Está hoje em voga vincular o conceito de relativismo (a verdade varia de povo a povo, classe a classe social, etnia a etnis, religião a religião, época a época, etc) ao conceito de cepticismo ( não se conhece o grau de verdade de cada perspectiva moral, sócio-cultural, etc, valem todas o mesmo).
À essência do relativismo, que se exprime, em regra, no plano ético, por um dogmatismo crítico, flexibilista, - um descritivismo, termo nebuloso que nem a Wikipédia se atreve, de momento, a definir - não pertence o cepticismo igualitário ou igualizador de todas as posições.
Assim, sustento que há um relativismo sincrónico ou diacrónico, diferencialista. Exemplo: a posição de Hegel ao sustentar que em todas as religiões, até no homem que venera o crocodilo como deus, há um certo grau de apreensão da verdade de Deus («a verdade é o Todo das diferentes perspectivas» segundo Hegel) ainda que o protestantismo seja a melhor e mais verdadeira perspectiva de apreender Deus, posição que está longe do relativismo céptico do «não se conhece o grau de verdade de cada uma, valem todas o mesmo». O relativista diferencial entende possuir o essencial ou pelo menos a parte mais importante da verdade mas concede que existe verdade moral nas posições opostas à sua (Exemplo: «Sou a favor da heterossexualidade que considero ser a forma perfeita do amor mas admito que haja amor entre homossexuais e que estes possam ser felizes»).

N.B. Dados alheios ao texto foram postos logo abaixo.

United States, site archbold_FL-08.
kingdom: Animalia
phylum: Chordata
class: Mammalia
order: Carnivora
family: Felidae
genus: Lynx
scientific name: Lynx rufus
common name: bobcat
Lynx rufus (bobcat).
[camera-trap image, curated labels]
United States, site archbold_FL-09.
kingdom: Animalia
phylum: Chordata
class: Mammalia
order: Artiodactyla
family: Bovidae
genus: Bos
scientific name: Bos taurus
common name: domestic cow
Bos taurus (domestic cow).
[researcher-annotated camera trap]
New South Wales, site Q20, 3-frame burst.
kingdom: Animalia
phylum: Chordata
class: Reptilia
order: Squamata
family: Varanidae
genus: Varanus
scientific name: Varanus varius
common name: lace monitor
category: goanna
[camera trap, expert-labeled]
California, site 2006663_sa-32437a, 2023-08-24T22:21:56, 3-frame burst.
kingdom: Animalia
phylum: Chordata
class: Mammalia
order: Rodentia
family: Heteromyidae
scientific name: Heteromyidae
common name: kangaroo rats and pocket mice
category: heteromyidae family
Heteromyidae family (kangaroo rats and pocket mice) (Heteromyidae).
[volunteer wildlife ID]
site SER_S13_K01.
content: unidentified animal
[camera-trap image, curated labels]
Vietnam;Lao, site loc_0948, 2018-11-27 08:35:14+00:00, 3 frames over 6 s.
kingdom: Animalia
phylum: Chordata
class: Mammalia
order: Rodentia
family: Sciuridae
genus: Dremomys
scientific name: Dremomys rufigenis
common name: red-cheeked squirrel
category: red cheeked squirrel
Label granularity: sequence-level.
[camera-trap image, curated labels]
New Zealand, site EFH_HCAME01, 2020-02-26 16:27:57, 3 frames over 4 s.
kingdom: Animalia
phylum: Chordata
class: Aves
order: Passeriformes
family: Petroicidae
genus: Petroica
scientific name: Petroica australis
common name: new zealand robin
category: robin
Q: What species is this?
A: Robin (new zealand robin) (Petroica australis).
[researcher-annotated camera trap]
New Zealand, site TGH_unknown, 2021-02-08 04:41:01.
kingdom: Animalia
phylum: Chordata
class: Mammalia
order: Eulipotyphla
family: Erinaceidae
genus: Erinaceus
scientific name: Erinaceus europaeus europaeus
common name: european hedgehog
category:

E há um relativismo sincrónico ou diacrónico niilista, céptico. Exemplo: nenhuma religião é superior em grau de verdade às outras, dado que nalgumas religiões do mundo se crê na reencarnação e noutras não, numas veneram-se estátuas, noutras ícones e noutras rejeita-se as imagens, numas sacraliza-se o casamento monogâmico e moutras o poligâmico, logo valem todas o mesmo.
No fundo, o relativismo não é niilista: em si o relativismo é metaético, situa-se no terreno da gnosiologia ou da ontognosiologia (o ser indissociável do conhecer), o cepticismo ou niilismo normativo que se lhe justapõe é que é propriamente ético. O perspectivismo de Nietzschze é um relativismo - reconhece que não há uma verdade absoluta mas infinitas perspectivas de verdade. Essa é a base gnosiológica geral do relativismo. Mas concluir daí que não é possível optar porque «há muitas perspectivas, logo nenhuma é criticável» é adicionar cepticismo ao relativismo, não constitui a essência deste.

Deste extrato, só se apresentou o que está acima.